Roughly two-thirds of the notes had no metadata at all. These were notes from my first period in Obsidian, before I had any consistent system. They had no tags, no categories, no creation date — just a title and body text, and sometimes an inline #edit flag I had scattered through the body to remind myself the note needed attention, which I had then accumulated for years without acting on.
The newer notes had YAML frontmatter — a structured block at the top of each file that contains machine-readable information about the note. YAML is not complicated; it looks like a labelled list. Here is what a well-formed note looks like after this project:
---
title: Cognitive load theory
category: Learning
tags:
- cognitive-load
- working-memory
- instructional-design
status: reviewed
needs_review: false
description: An overview of cognitive load theory and its implications for instructional design.
---And here is what a note from the earlier period looked like:
#edit
cognitive load theory is about the amount of mental effort being used in the working memory...
The YAML block is what makes a note part of a system rather than an isolated document. Without it, a note exists only as text — searchable by content, but not filterable by category, not queryable by status, not distinguishable by type. With it, the collection becomes something a model can navigate: retrieve all notes in category Assessment, surface everything tagged retrieval-practice, find notes with needs_review: true, scan descriptions without reading full bodies. Obsidian’s internal linking creates connections between notes, but structure in the frontmatter is what makes those connections navigable at scale and usable by AI systems working across the whole collection.
Five phases, not three
The project began with what I thought was a reasonable plan: three phases. Fix the broken metadata, build a tag taxonomy, migrate the old notes.

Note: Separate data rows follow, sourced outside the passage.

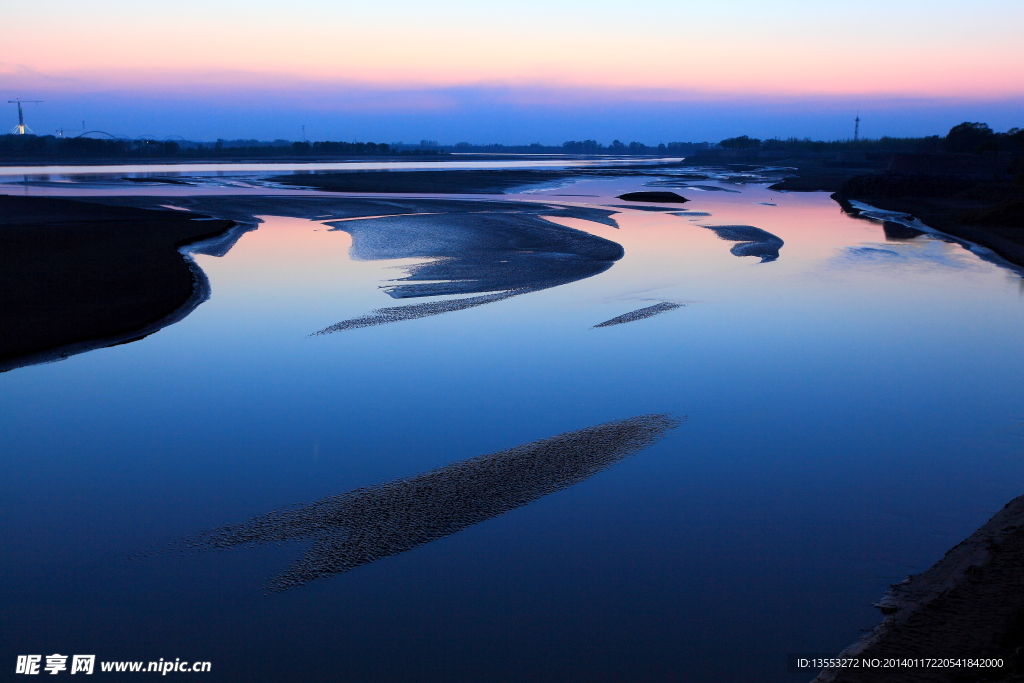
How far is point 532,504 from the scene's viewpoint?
6.25 metres

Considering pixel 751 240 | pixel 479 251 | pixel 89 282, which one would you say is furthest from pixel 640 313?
pixel 751 240

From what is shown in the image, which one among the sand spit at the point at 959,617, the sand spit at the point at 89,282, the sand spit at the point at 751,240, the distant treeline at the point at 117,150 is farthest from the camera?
the distant treeline at the point at 117,150

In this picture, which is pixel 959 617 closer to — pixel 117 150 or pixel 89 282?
pixel 89 282

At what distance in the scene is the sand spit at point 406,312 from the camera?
1189 centimetres

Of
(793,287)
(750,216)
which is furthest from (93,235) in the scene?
(750,216)

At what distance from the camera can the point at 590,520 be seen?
6.05m

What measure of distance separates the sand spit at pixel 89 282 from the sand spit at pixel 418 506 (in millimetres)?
5647

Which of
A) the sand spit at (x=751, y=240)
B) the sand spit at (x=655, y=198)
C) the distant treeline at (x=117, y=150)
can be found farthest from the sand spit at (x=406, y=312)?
the distant treeline at (x=117, y=150)

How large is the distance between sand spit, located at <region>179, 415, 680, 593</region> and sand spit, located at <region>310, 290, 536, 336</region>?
5269 mm

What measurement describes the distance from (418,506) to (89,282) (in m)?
10.3

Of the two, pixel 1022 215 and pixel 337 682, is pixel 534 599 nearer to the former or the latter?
pixel 337 682

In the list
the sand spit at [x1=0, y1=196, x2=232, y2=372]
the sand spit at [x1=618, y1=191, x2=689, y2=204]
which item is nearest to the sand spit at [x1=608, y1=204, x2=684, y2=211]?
the sand spit at [x1=618, y1=191, x2=689, y2=204]

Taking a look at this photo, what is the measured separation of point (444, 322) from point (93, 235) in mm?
12223

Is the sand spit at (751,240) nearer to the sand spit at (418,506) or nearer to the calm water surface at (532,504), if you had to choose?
the calm water surface at (532,504)
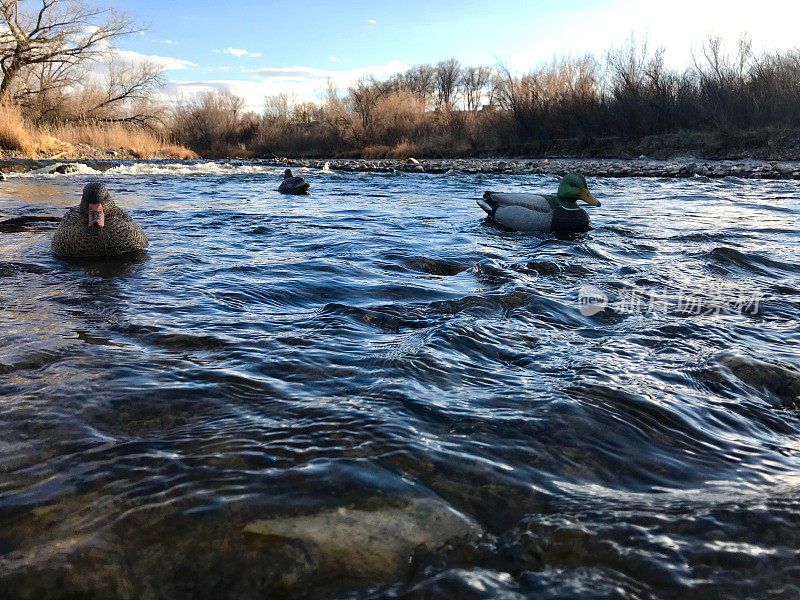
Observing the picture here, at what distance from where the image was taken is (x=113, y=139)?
2755cm

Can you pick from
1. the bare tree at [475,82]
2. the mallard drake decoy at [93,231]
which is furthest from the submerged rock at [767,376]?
the bare tree at [475,82]

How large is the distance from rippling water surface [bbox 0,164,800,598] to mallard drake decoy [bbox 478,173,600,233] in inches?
85.9

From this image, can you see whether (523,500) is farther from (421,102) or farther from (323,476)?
(421,102)

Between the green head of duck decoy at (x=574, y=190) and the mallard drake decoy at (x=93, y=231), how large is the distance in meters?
4.91

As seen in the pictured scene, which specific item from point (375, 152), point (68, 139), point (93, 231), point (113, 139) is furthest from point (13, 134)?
point (93, 231)

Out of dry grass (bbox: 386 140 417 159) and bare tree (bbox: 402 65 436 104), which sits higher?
bare tree (bbox: 402 65 436 104)

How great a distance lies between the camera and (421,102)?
33.7 meters

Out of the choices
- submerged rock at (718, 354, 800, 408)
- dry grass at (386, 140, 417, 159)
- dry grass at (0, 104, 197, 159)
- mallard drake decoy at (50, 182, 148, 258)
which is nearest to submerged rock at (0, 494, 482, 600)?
submerged rock at (718, 354, 800, 408)

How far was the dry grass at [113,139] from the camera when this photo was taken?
26.8 metres

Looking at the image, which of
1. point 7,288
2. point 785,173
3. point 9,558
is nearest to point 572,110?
point 785,173

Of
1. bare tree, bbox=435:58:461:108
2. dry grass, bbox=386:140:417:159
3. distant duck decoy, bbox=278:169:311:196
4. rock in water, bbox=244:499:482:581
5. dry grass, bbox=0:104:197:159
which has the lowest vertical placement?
rock in water, bbox=244:499:482:581

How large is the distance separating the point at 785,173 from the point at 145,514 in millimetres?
16912

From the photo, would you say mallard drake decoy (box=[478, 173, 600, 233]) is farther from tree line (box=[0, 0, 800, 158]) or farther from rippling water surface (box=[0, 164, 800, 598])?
tree line (box=[0, 0, 800, 158])

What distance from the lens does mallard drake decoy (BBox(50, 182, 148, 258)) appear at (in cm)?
480
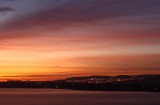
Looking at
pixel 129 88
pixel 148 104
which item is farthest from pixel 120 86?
pixel 148 104

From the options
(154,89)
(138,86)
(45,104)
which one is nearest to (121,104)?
(45,104)

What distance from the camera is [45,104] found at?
7694 centimetres

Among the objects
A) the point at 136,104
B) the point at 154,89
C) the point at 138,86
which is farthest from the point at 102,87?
the point at 136,104

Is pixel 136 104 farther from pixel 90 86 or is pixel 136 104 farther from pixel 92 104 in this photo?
pixel 90 86

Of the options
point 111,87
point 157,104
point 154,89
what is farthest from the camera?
point 111,87

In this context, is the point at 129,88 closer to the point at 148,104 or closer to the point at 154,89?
the point at 154,89

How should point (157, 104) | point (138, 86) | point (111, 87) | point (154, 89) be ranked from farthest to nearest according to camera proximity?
point (111, 87) → point (138, 86) → point (154, 89) → point (157, 104)

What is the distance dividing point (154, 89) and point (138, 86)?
12.0 meters

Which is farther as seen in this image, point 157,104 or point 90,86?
point 90,86

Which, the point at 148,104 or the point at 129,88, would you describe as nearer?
the point at 148,104

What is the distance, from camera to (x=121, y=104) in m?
75.4

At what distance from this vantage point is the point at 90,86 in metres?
174

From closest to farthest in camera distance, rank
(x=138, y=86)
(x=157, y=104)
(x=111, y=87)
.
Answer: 1. (x=157, y=104)
2. (x=138, y=86)
3. (x=111, y=87)

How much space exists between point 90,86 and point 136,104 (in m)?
98.9
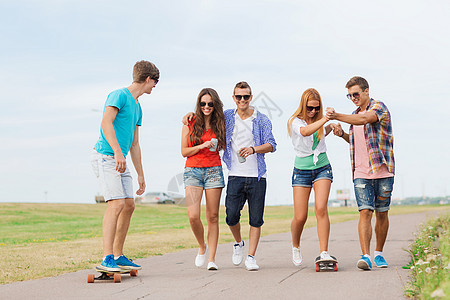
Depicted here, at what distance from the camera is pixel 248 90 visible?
734cm

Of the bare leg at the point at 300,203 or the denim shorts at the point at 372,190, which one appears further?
the bare leg at the point at 300,203

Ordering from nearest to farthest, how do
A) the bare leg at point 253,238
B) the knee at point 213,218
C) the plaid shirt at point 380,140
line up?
the plaid shirt at point 380,140
the knee at point 213,218
the bare leg at point 253,238

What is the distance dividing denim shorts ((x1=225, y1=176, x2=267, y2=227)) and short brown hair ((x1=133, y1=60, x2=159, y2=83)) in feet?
5.50

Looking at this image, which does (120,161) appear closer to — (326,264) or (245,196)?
(245,196)

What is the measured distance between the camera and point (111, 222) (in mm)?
6637

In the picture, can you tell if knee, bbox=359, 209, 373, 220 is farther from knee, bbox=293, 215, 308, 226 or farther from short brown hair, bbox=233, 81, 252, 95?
short brown hair, bbox=233, 81, 252, 95

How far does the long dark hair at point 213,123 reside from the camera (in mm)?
7254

I worked with Claude Code — a version of Claude that operates directly on your file system, reading and writing files, running automated scripts (small programmes that apply a set of instructions repeatedly across many files), and working iteratively without you needing to copy and paste anything into a chat window. We started work in February 2026.
By the end there were five phases, plus two sub-phases that hadn’t existed as concepts when we began:
- Phase 1 — mechanical fixes (broken metadata,
#editflags in note bodies) - Phase 2 — tag taxonomy and category framework
- Phase 2b — category assignment via domain signals
- Phase 3 — old-epoch migration (3,866 notes with no YAML at all)
- Phase 4a — codex file deletion
- Phase 4b — duplicate merging
- Phase 5 — description generation
Phases 4a and 4b didn’t exist until Phase 3 revealed what needed handling. The codex files — a legacy format generating cluttered links throughout the collection — were invisible until we had mapped things carefully enough to see them. The duplicate clusters only surfaced once the notes had consistent enough structure to compare them systematically. I knew duplicates existed; every now and again I’d search for something and find two notes with almost the same title. When I had time I’d merge them manually, but it was tedious and usually I’d leave it. The project surfaced them all at once, which made them tractable.
It’s hard to know what a collection contains until you start mapping it, and the map changes as you draw it. Building a fully linear plan at the outset and following it to completion was never available. What mattered was having a living plan that could be updated as the work revealed new requirements — and a clear enough record of decisions made that each session could begin from where the last one ended.
Before the first scripts ran, I initialised a git repository in my notes folder. Git is version control software — it lets you take a named snapshot of a folder at any point in time and restore it completely if something goes wrong. Most people associate it with software development, but it works on any folder of text files, which is all Obsidian notes are. The value, and the peace of mind, when you are about to run a script that will touch 3,817 files, is considerable. Whenever I was about to make a major change, I’d make a commit — a named checkpoint I could return to. One command, and everything goes back to how it was. This is not glamorous infrastructure. It is the kind of thing that makes it possible to work without anxiety.
External memory
The other thing that made the project possible — across a week of sessions, with a three-day break in the middle — was a set of documents in Obsidian that served as external memory for us both.
The main project file recorded every session as we went: what was done, what decisions were made and why, what was outstanding, how each script had behaved, what edge cases had appeared. But there were other files too — tag inventories, category mapping tables, review lists — that Claude and I both read and wrote to as the work developed. These weren’t just records; they were working documents. I could add comments directly to them, disagree with a decision that had been made, flag something for reconsideration. Claude would read those comments in the next session and incorporate them.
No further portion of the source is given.